Ernesto Lerch, director de Proyectos de la SBA, viajó para acompañarlos en este duro momento. Te invitamos a conocer, a través de sus relatos en primera persona, la realidad que viven los traductores y sus familias.
El frondoso y verde monte formoseño contrasta con el negro de los precarios refugios. Me impactó esa primera impresión. En prolija fila; cientos de casas de plástico negro, una al lado de la otra, y en línea.
Si ancestralmente estaban acostumbrados a elegir el lugar preciso, la orientación adecuada, una buena sombra cerca, esto de estar enfilados es un duro golpe al modo de vivir aprendido por siglos.

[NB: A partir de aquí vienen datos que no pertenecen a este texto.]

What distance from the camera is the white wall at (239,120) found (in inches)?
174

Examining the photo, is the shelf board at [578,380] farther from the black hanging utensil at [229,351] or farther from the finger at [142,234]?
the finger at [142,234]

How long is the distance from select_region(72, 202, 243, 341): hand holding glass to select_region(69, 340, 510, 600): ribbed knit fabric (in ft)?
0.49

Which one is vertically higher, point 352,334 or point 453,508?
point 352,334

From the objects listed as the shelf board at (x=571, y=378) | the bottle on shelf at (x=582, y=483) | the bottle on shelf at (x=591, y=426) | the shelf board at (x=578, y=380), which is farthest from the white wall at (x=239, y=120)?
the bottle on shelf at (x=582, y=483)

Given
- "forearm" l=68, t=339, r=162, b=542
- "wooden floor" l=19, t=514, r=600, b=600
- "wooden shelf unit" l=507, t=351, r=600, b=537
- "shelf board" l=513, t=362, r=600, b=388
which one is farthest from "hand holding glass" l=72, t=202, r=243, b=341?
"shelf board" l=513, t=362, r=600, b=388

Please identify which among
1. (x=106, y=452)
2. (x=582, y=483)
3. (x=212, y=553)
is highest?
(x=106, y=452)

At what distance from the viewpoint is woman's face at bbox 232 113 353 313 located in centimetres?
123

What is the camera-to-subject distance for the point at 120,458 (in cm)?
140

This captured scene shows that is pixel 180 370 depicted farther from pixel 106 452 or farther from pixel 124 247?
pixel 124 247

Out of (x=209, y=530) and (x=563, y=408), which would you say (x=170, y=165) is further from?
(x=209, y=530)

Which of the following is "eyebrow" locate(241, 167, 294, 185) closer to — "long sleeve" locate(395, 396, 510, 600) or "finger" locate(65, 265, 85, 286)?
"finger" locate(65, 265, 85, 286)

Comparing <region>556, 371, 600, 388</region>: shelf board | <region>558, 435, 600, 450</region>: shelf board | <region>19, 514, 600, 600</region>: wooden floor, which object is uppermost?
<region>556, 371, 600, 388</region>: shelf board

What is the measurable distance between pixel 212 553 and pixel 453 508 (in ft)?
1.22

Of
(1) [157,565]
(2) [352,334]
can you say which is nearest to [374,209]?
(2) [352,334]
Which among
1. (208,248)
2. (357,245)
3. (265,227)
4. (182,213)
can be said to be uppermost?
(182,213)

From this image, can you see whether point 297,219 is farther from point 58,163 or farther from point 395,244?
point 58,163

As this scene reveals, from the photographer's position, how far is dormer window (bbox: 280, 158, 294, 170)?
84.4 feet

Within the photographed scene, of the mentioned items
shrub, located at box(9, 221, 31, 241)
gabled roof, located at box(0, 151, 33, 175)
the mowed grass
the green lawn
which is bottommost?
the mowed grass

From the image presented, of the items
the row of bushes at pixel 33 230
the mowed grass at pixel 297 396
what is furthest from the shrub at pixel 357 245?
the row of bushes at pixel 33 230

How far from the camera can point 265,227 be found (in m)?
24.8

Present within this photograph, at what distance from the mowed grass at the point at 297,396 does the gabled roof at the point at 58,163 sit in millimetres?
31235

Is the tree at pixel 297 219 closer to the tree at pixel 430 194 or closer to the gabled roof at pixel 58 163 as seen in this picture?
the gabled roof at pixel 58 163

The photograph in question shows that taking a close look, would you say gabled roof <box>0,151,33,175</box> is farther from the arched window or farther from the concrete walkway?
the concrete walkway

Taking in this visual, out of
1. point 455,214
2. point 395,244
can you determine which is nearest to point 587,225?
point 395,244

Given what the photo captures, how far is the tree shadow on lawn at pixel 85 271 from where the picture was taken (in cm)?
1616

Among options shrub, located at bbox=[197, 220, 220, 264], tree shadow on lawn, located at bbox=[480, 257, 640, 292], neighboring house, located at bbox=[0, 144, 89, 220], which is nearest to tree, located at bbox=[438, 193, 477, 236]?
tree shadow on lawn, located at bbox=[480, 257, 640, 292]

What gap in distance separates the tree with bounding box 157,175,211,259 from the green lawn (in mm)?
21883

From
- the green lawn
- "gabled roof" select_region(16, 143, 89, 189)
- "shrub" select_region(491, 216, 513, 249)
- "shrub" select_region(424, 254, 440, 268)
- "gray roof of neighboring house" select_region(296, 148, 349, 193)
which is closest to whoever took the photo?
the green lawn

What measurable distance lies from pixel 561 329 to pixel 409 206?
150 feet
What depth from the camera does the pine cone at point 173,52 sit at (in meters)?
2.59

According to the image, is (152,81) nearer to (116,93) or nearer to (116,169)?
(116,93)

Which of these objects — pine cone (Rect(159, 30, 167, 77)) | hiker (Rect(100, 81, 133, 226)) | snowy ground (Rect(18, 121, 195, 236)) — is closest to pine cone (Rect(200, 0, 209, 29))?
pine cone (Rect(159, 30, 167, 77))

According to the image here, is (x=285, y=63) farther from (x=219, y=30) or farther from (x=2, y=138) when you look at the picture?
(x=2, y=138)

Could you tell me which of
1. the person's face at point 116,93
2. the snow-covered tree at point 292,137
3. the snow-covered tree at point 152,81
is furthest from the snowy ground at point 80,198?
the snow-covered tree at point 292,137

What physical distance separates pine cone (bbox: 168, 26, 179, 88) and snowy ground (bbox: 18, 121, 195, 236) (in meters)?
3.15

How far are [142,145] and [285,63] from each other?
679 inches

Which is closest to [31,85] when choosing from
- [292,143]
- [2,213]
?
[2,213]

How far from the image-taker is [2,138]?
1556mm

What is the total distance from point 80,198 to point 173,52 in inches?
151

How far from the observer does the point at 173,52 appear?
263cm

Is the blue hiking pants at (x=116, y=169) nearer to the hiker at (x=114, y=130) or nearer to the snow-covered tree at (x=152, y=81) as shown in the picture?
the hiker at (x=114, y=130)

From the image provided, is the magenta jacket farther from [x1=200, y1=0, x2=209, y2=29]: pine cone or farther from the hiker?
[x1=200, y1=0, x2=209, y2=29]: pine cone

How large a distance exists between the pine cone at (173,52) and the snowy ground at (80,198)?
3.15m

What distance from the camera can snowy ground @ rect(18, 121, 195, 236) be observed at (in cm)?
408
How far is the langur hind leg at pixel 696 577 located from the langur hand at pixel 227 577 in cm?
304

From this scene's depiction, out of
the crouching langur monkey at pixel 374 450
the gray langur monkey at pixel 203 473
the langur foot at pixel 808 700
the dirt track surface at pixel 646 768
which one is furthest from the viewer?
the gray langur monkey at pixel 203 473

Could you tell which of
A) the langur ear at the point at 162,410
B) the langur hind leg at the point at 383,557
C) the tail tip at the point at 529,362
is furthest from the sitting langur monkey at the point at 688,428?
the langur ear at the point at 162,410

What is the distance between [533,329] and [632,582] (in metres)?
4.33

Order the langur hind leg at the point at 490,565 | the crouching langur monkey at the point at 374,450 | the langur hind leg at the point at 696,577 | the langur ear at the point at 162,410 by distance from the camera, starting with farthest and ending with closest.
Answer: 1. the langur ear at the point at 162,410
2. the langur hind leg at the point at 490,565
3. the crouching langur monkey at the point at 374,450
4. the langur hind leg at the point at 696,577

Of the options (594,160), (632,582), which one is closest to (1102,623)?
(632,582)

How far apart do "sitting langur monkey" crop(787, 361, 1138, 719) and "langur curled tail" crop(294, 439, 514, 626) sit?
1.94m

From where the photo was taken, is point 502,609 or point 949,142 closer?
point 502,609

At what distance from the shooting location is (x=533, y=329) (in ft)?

Un letrero de tela pintado prolijamente con la leyenda “Formosa no se Rinde” intenta animar a esta gente que acaba de perder la casa, la plaza, la escuela y hasta la iglesia.
Nosotros, con Taico (Hilario) como guía, pasamos directo a las casas-refugios asignadas a las familias de Ana y de Osvaldo.
Un gran número, mal pintado, identificaba cada vivienda. Como siempre, o casi siempre, los amigos salen a nuestro encuentro. Somos bienvenidos y así nos sentimos.
– Fue en la noche del otro jueves que comenzaron a filtrar las defensas– recordó Qoyoĝodalé (nombre toba de Ana)
-Ese viernes nos dieron la orden y debimos salir, aclaró Podi (apodo de Ponaĝadi’n, nombre toba de Osvaldo). No se pudo cargar todo, solamente algunas cosas, lo que permitiera el espacio. La ropa en bolsas, algunas frazadas…
– Yo lamento que perdí todos mis libros, las Biblias de Estudio que tenía, una de letra grande Dios Habla Hoy y el Diccionario. Es triste, muy triste…
Daténa’a (nombre toba de Estela), que venía viajando con nosotros desde Barrio Toba (Ingeniero Juárez), hizo silencio. No participó en ningún momento del diálogo. Nosotros, los visitantes, también hicimos silencio.
Quienes tienen amigos tobas, saben muy bien que por lo general la mayoría se toma su tiempo para hablar. Aquí el silencio no incomoda, y ellos prefieren no asumir el protagonismo en una rueda de diálogos sobre todo cuando tienen que buscar las palabras adecuadas en castellano, una lengua que hablan muy bien, pero no les es propia.
Por momentos el largo silencio le ganaba a las palabras. Y así permanecíamos, hasta que un niño rompió el protocolo y preguntó algo en idioma toba.
La mamá del niño lo acercó a su pecho y con un abrazo, con los ojos húmedos y en voz muy baja, casi imperceptible le respondió en su lengua.
Y entonces el niño sonrió.
Alguien a mi lado tradujo lo que preguntó el niño: “Mamá… ¿cuándo volveremos a casa?”
Nadie tradujo la respuesta de Qoyoĝodalé. No fue necesario porque todos la vimos. Vimos el abrazo, vimos sus ojos húmedos, y hasta percibimos la ternura en suave susurro de la voz de mamá.
Palabra materna… pensé. Es que esa palabra que escuchamos desde niños, que se escucha desde la cuna, es palabra vital, irremplazable y generadora de esperanzas.
Entonces yo, como el niño, sonreí y sin oír la respuesta, también creí.